Records from a collection
>>>

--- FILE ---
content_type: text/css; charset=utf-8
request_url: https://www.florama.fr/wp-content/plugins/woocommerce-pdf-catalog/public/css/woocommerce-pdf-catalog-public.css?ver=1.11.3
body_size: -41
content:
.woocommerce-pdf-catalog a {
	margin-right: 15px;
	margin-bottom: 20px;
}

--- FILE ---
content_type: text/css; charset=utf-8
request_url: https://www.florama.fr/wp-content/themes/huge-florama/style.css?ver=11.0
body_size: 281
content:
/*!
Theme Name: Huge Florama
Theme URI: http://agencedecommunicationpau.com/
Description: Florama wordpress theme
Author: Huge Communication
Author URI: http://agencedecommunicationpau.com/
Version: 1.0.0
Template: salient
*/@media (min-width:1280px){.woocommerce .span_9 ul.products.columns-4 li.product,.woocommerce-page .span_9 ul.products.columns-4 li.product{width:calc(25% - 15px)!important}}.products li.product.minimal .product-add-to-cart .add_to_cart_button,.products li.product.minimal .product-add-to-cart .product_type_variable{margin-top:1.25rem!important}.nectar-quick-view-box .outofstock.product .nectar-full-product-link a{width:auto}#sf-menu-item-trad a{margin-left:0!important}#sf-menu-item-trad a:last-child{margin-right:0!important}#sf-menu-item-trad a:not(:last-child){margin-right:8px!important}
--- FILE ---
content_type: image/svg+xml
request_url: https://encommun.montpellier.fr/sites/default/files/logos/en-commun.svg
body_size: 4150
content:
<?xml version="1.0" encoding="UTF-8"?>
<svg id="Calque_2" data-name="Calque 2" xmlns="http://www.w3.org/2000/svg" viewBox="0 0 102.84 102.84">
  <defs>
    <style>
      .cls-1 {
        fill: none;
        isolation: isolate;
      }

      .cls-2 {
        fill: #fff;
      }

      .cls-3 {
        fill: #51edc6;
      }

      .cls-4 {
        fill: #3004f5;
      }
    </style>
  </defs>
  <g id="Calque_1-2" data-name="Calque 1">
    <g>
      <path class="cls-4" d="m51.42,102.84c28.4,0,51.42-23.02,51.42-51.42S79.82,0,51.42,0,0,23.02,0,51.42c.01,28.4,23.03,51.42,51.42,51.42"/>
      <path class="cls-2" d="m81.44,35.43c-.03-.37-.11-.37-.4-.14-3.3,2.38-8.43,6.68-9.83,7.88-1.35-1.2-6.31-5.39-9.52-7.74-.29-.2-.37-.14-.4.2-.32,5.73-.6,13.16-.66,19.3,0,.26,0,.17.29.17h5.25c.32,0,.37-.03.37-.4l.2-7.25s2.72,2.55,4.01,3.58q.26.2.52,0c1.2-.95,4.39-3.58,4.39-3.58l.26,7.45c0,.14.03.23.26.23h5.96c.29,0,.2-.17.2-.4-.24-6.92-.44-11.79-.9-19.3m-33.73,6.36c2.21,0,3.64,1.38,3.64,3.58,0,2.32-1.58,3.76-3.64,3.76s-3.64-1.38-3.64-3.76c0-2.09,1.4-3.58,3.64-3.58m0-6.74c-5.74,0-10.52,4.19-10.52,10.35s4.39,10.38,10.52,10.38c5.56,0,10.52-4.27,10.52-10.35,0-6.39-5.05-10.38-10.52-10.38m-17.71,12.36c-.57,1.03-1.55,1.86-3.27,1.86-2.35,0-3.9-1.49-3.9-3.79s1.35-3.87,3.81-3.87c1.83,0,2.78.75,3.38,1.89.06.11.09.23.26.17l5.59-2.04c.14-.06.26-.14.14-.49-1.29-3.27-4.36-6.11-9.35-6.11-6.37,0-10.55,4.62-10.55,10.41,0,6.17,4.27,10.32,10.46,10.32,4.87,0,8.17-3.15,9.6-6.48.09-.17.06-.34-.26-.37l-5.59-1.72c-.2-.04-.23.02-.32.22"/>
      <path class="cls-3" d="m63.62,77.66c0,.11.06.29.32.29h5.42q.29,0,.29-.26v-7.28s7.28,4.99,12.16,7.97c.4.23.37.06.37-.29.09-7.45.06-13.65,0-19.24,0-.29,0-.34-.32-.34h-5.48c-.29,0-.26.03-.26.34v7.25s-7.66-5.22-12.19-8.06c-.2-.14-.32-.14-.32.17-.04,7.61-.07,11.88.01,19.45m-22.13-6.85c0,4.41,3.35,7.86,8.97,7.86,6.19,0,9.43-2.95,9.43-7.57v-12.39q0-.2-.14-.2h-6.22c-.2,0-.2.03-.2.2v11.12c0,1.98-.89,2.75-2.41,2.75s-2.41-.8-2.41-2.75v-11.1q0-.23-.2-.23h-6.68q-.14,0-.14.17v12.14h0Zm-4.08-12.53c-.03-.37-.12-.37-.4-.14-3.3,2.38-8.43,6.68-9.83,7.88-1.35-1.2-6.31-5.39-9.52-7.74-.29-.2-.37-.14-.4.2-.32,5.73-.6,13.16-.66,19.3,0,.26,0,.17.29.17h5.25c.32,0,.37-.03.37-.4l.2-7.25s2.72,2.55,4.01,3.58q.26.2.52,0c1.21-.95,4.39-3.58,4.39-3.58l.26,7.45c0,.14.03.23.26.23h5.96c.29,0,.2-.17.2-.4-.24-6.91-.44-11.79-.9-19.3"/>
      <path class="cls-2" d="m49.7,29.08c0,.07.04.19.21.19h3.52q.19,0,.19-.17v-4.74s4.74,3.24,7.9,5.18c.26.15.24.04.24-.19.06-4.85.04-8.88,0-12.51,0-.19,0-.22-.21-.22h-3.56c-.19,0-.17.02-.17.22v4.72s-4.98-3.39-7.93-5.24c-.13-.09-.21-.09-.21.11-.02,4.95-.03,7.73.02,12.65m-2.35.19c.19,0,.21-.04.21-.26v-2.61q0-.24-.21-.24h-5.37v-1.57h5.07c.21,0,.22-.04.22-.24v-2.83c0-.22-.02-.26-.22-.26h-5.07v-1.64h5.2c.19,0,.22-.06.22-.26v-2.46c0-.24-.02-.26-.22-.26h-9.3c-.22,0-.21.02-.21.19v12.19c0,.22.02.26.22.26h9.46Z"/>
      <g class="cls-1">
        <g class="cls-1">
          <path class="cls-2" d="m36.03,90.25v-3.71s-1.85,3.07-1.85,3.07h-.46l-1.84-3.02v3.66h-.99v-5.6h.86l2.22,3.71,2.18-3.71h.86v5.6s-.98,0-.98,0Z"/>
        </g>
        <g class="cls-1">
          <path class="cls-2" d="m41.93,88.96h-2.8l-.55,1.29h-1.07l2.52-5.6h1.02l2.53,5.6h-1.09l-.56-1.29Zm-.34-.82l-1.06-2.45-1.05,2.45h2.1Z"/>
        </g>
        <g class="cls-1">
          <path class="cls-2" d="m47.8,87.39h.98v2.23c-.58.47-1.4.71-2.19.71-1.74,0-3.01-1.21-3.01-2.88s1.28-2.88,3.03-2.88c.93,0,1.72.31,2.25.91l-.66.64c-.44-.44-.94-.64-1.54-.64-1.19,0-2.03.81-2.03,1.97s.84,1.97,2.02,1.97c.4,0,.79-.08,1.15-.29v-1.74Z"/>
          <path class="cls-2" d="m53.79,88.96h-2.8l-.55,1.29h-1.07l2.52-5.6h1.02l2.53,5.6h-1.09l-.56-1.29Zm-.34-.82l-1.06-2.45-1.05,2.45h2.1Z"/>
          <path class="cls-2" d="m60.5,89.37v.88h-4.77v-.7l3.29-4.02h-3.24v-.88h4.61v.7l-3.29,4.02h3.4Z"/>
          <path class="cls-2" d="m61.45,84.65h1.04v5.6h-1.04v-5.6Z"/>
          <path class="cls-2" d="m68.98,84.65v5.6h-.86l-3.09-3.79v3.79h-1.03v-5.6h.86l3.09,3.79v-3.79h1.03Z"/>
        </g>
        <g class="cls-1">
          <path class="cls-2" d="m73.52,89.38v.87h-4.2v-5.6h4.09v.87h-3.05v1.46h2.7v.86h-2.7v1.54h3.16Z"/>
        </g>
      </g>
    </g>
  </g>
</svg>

<<<
>>>

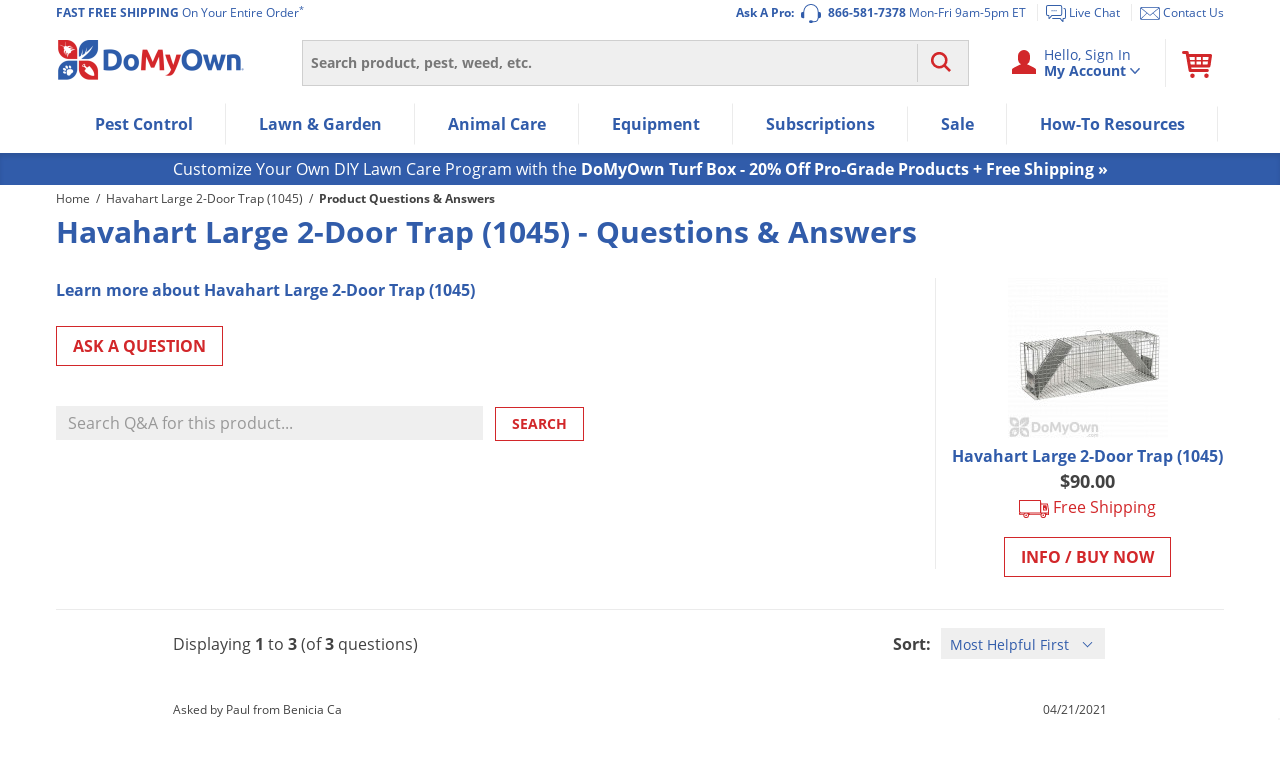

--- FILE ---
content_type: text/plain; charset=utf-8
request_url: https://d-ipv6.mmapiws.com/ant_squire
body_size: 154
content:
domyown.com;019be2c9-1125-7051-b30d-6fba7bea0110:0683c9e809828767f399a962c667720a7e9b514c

<<<

Work task:
Wherever the string "data" appears in a line of the records above, copy that line.

Result of this task:
<svg id="Calque_2" data-name="Calque 2" xmlns="http://www.w3.org/2000/svg" viewBox="0 0 102.84 102.84">
  <g id="Calque_1-2" data-name="Calque 1">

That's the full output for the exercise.